Segment Open

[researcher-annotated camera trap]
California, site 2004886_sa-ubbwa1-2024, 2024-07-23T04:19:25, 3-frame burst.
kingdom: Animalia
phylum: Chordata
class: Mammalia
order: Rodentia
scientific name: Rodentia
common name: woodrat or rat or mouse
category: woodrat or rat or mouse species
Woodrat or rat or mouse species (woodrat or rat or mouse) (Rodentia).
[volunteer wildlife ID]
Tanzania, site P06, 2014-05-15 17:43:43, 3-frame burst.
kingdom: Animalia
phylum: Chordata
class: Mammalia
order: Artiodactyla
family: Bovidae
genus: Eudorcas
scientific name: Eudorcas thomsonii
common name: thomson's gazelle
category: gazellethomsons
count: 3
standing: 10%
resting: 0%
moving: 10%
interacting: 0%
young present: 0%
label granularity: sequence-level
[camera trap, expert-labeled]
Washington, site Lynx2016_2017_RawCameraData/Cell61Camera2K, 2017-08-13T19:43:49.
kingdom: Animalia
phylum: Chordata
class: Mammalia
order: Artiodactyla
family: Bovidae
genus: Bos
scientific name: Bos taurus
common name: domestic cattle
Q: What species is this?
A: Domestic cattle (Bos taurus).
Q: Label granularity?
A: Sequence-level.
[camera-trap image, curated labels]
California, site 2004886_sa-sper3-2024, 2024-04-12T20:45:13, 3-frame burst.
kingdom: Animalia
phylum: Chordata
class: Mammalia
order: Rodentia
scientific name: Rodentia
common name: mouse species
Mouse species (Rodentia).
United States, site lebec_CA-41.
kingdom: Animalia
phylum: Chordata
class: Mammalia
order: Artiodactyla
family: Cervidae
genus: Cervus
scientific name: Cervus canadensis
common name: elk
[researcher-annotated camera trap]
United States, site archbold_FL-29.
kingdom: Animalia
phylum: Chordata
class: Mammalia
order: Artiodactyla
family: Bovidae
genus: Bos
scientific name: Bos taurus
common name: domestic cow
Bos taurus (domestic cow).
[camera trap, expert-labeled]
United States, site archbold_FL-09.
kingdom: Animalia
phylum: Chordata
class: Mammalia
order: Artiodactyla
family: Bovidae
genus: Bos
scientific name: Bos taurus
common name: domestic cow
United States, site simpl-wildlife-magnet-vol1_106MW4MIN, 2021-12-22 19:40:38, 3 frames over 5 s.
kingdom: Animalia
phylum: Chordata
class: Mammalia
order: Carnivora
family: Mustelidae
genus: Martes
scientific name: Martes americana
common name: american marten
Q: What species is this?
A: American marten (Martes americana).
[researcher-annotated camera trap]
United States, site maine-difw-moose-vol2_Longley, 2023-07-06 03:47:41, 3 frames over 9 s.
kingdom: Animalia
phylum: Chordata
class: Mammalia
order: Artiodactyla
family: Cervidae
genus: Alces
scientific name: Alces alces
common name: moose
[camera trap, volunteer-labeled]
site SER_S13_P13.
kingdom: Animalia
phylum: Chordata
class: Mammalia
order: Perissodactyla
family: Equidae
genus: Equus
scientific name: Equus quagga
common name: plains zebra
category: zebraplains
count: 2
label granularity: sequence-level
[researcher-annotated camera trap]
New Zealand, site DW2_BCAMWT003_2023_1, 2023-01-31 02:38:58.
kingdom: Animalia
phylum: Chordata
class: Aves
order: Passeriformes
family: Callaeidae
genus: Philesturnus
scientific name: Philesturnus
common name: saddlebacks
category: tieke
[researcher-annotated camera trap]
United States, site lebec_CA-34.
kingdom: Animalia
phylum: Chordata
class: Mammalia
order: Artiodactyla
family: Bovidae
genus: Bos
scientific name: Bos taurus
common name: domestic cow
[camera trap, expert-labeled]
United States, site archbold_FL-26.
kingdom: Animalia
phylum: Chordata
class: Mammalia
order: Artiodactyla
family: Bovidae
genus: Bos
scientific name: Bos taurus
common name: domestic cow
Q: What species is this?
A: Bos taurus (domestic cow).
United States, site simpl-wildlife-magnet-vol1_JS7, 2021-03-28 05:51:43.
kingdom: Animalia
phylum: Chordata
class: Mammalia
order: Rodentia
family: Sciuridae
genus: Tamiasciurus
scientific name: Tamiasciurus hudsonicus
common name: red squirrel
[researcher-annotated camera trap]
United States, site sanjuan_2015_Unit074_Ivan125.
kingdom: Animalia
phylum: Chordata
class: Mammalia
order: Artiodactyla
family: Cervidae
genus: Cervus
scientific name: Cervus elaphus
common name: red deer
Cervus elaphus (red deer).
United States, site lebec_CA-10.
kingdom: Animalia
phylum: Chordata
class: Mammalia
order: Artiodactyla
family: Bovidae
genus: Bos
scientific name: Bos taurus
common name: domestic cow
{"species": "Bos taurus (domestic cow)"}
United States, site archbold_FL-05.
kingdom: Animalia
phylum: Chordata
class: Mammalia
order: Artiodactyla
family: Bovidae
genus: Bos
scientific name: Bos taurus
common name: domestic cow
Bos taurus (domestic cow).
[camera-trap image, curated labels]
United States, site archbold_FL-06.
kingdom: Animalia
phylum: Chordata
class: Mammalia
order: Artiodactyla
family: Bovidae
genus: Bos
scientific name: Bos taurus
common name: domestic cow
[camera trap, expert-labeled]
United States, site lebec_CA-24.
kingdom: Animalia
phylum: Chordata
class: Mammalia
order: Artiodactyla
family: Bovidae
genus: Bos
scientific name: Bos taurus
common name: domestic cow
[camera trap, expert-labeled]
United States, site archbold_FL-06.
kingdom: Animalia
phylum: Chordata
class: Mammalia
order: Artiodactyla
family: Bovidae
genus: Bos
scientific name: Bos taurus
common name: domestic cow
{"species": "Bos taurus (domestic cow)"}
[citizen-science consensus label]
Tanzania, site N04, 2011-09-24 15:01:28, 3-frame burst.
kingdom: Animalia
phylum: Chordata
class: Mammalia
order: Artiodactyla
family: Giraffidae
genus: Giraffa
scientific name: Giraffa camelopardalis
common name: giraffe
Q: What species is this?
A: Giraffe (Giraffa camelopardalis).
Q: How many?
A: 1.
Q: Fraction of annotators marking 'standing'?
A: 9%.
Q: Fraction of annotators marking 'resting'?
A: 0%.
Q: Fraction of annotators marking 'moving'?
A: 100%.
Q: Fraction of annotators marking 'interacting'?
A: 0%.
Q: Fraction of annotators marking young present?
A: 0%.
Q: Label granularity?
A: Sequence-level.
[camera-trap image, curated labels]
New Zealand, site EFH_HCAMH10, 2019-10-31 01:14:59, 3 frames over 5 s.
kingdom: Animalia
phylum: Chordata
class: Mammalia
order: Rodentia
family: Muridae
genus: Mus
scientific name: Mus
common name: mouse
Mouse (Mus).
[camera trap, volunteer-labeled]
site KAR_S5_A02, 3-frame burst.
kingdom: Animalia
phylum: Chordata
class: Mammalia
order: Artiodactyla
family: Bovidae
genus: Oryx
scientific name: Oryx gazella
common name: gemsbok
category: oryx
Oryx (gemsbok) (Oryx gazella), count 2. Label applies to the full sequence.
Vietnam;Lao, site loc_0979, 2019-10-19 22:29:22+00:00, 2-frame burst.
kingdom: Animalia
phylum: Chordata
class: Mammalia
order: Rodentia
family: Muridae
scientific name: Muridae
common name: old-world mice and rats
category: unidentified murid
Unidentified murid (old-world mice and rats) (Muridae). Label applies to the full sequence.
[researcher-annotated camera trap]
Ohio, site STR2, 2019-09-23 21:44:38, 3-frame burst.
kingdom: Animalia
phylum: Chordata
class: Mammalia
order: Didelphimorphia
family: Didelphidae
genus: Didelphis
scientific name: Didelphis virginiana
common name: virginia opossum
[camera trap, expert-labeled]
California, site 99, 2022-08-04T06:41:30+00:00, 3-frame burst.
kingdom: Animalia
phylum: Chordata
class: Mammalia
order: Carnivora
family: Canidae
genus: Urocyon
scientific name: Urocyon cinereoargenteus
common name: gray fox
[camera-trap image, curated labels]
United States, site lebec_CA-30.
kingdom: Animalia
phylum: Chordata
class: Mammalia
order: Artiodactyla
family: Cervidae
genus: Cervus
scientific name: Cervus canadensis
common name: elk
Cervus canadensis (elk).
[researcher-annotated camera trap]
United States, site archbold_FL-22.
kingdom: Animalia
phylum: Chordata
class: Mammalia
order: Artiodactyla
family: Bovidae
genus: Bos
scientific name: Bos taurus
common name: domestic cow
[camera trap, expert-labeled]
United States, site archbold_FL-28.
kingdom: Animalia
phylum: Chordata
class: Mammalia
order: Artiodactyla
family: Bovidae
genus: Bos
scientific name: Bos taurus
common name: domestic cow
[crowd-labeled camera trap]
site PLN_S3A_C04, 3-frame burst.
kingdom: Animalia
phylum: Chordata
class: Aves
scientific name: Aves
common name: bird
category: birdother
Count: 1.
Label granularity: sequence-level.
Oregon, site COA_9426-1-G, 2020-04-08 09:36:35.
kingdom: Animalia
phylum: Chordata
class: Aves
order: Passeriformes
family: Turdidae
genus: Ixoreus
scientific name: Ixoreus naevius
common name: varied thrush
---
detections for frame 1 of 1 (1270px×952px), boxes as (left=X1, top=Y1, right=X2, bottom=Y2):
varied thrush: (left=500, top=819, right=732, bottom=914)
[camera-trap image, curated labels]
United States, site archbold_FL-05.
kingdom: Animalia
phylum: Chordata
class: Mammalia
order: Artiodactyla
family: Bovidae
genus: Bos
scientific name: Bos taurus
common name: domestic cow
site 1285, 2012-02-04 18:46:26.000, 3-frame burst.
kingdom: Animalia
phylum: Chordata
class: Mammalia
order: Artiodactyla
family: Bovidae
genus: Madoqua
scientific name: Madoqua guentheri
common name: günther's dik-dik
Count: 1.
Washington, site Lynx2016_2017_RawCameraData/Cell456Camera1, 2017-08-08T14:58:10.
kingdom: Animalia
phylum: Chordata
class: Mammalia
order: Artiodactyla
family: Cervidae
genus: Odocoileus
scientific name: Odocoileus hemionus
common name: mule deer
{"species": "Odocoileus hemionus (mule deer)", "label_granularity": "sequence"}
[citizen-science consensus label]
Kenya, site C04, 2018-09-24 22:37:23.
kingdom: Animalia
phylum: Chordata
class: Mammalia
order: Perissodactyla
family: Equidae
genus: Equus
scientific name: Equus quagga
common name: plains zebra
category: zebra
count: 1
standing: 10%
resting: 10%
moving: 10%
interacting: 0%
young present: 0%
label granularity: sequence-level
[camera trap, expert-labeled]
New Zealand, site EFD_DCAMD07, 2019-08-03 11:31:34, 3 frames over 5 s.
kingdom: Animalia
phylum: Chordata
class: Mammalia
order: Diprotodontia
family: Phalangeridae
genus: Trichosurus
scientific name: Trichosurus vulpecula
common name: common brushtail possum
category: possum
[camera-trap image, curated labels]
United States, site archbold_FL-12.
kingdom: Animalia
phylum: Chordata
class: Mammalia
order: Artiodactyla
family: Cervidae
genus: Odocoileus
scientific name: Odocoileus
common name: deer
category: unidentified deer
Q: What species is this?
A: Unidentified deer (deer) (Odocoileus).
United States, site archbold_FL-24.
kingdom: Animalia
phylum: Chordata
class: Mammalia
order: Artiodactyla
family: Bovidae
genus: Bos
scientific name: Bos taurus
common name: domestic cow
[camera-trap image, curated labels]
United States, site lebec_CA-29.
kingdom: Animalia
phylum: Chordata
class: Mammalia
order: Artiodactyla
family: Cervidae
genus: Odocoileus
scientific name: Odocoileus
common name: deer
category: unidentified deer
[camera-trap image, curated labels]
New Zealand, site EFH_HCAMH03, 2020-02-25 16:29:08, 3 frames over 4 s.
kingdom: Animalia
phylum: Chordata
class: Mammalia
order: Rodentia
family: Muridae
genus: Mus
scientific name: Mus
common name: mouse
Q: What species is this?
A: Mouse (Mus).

Segment Closed

WORK INSTRUCTIONS. Reproduce exactly the stretch of the material above that starts at the line with "United States, site archbold_FL-22." and ends at the line with "Label granularity: sequence-level.", both included, and nothing else.

ANSWER SPACE.
United States, site archbold_FL-22.
kingdom: Animalia
phylum: Chordata
class: Mammalia
order: Artiodactyla
family: Bovidae
genus: Bos
scientific name: Bos taurus
common name: domestic cow
[camera trap, expert-labeled]
United States, site archbold_FL-28.
kingdom: Animalia
phylum: Chordata
class: Mammalia
order: Artiodactyla
family: Bovidae
genus: Bos
scientific name: Bos taurus
common name: domestic cow
[crowd-labeled camera trap]
site PLN_S3A_C04, 3-frame burst.
kingdom: Animalia
phylum: Chordata
class: Aves
scientific name: Aves
common name: bird
category: birdother
Count: 1.
Label granularity: sequence-level.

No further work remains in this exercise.